En 1952, le Parti guatemaltèque du travail fut légalisé ; l’influence, bien que minoritaire, des communistes, sur les importantes organisations paysannes et sur les syndicats s’accrut considérablement, mais pas sur le parti politique alors au gouvernement, le PGT ne gagnant que 4 sièges sur les 58 que comptait le congrès. La CIA, ayant conçu l’Opération PBFORTUNE, était déjà intéressée par les liens potentiels entre Arbenz et les communistes. La United Fruit avait fait pression auprès de la CIA pour écarter les différents gouvernements réformateurs au pouvoir depuis la période Arevalo, mais ce ne fut pas avant l’arrivée de l’administration Eisenhower que ces idées trouvèrent une oreille attentive à la Maison Blanche. En 1954, l’administration Eisenhower était toujours sûr de la victoire depuis son opération clandestine destinée à renverser le gouvernement Mossadegh en Iran l’année précédente. L’agent de la CIA Kermit Roosevelt, architecte du coup d’État en Iran, décrit une réunion avec le secrétaire d’État Dulles : "[Il] semblait presque enthousiaste. Ses yeux brillaient ; il semblait ronronner comme un chat géant. Clairement il ne savourait pas uniquement ce qu’il entendait, mais mon instinct me disait qu’il planifiait aussi."[3] En Février 1954, la CIA lança l’Opération WASHTUB, qui consistait à installer une fausse cache d’armes soviétiques au Nicaragua, afin de démontrer les liens entre Moscou et le Guatemala. [4]

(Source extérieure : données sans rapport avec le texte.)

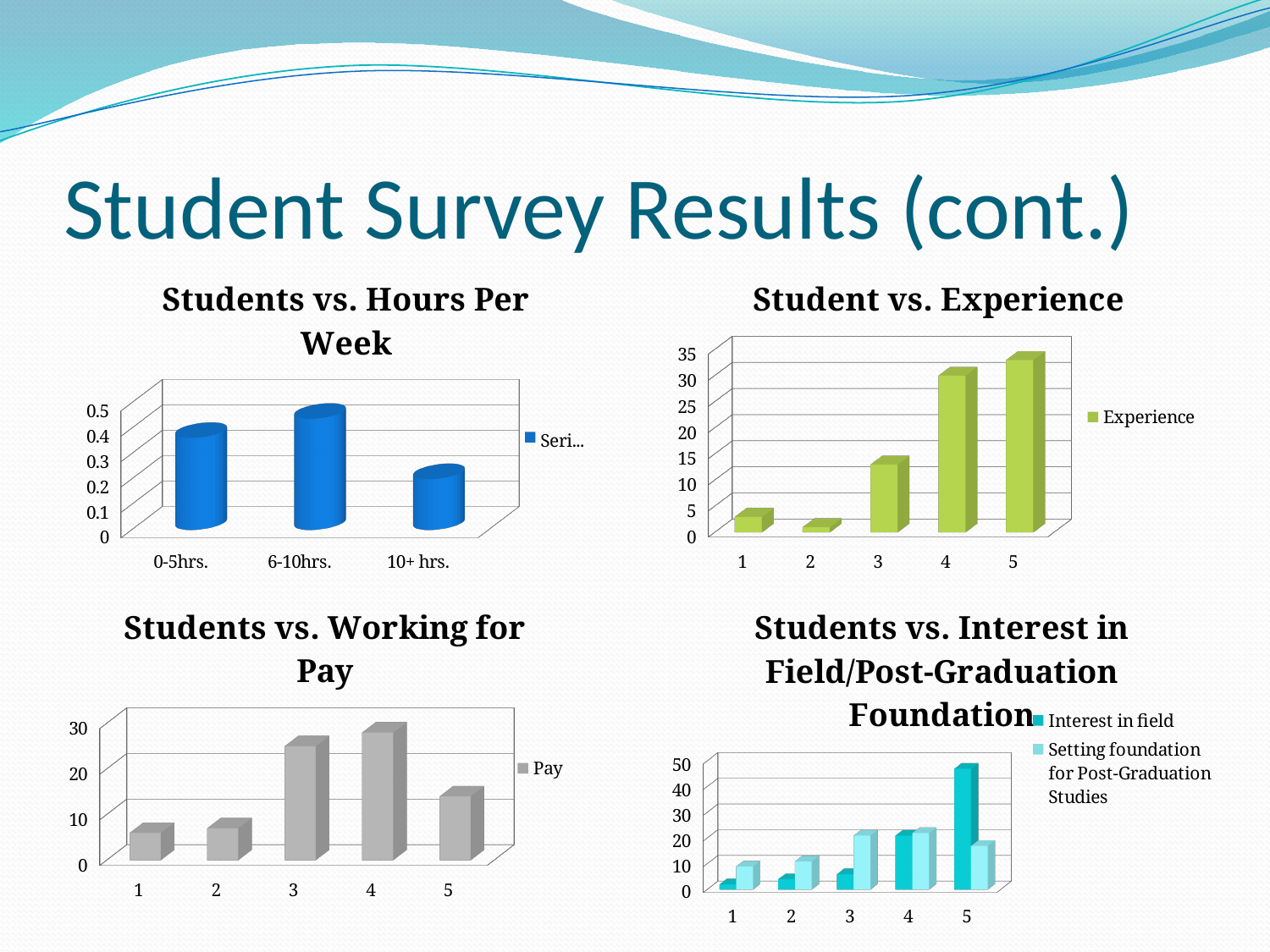
In the 'Student vs. Experience' chart, which category has the lowest value? 2 In the 'Student vs. Experience' chart, which category has the highest value? 5 In the 'Students vs. Interest in Field/Post-Graduation Foundation' chart, is the 'Interest in field' value for category 5 greater or less than 40? greater How many series does the legend list in the 'Students vs. Interest in Field/Post-Graduation Foundation' chart? 2 In the 'Students vs. Hours Per Week' chart, which category has the lowest value? 10+ hrs. What kind of chart is the 'Student vs. Experience' chart? bar chart In the 'Student vs. Experience' chart, is the value for category 4 greater or less than 25? greater In the 'Students vs. Working for Pay' chart, which category has the highest value? 4 How many categories are shown in the 'Students vs. Hours Per Week' chart? 3 In the 'Students vs. Working for Pay' chart, is the value for category 3 greater or less than 20? greater In the 'Students vs. Working for Pay' chart, which is larger, the value for category 5 or the value for category 1? category 5 In the 'Students vs. Hours Per Week' chart, which category has the highest value? 6-10hrs.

En mai 1954, de l’armement de fabrication tchèque arriva au Guatemala à bord du bâtiment suédois, le Alfhem. Les États-Unis déclarèrent qu’il s’agissait de la preuve finale des liens entretenus par Arbenz avec l’Union soviétique. Les partisans d’Arbenz, notent, néanmoins, que les Guatémaltèques tentèrent, à plusieurs reprises, d’acheter des armes en Europe de l’Ouest et se tournèrent uniquement vers les Tchèques devant l’impossibilité de s’en procurer ailleurs. Le gouvernement Arbenz était convaincu qu’une invasion soutenue par les États-Unis était imminente : il avait précédemment dévoilé une note détaillée (appelée les White Papers) concernant l’opération PBFORTUNE menée par la CIA et perçut les actions des États-Unis lors de la réunion de l’OEA à Caracas cette année comme un moyen de lancer une intervention. L’administration ordonna à la CIA de financer un coup d’État, au nom de code opération PBSUCCESS qui renversa le gouvernement. Arbenz démissionna le 27 juin 1954 et fut forcé de fuir, trouvant refuge auprès de l’ambassade mexicaine.

2) Castro, Guevara et leurs guerrilleros prennent le pouvoir à La Havane

Le 2 décembre 1956, Fidel et Raul Castro, Ernesto Che Guevara et leurs 81 compagnons débarquent à Oriente, à bord du yacht Gramma. Ils constituent un point de guerrilla dans la Sierra Maestra. La grève générale ouvrière de 1958 est écrasée par Batista ( au moins 200 morts) ; cette tuerie confirme pour une partie de la gauche et du peuple cubain l’impossibilité d’une lutte politique démocratique.

Les barbudos de Fidel Castro opèrent vers Santiago alors que le Che prend Santa Clara le jour de Noël 1958. Un véritable soulèvement populaire porte alors la guerrilla au pouvoir. Fidel Castro entre dans La Havane le 8 janvier 1959.

Le nouveau régime prend rapidement quelques décisions significatives comme la gratuité des loyers et un début de réforme agraire. Batista s’enfuit.

3) La détermination des Etats Unis à renverser le régime de Fidel Castro.

Les Américains, trop sûrs du pouvoir de leurs dollars n’ont pas vu venir le soulèvement populaire en faveur de la guerrilla : "Les casinos se multiplient, les truands prospèrent, derrière Meyer Lansky, le plus grand d’entre eux. Le night-club Tropicana ne désemplit pas. Les prostituées de la rue des Virtudes sont en embuscade pour capter le chaland. Le Hilton monte ses étages. Le Bodeguita del medio, charmant bistrot de la vieille ville, où Hemingway vient boire ses mojitos, devient l’endroit où les stars de Hollywood aiment à être vues".

Par contre, dès la chute de Batista, ils mettent en oeuvre toutce qui est possible pour saboter la vie économique de l’île et renverser Fidel : embargo commercial, tentatives permanentes d’assassinat des dirigeants, débarquement militaire dans la baie des cochons...

Face à cette politique économiquement et militairement agressive, Cuba s’affiche comme un régime marxiste au printemps 1961 et se rapproche de l’URSS.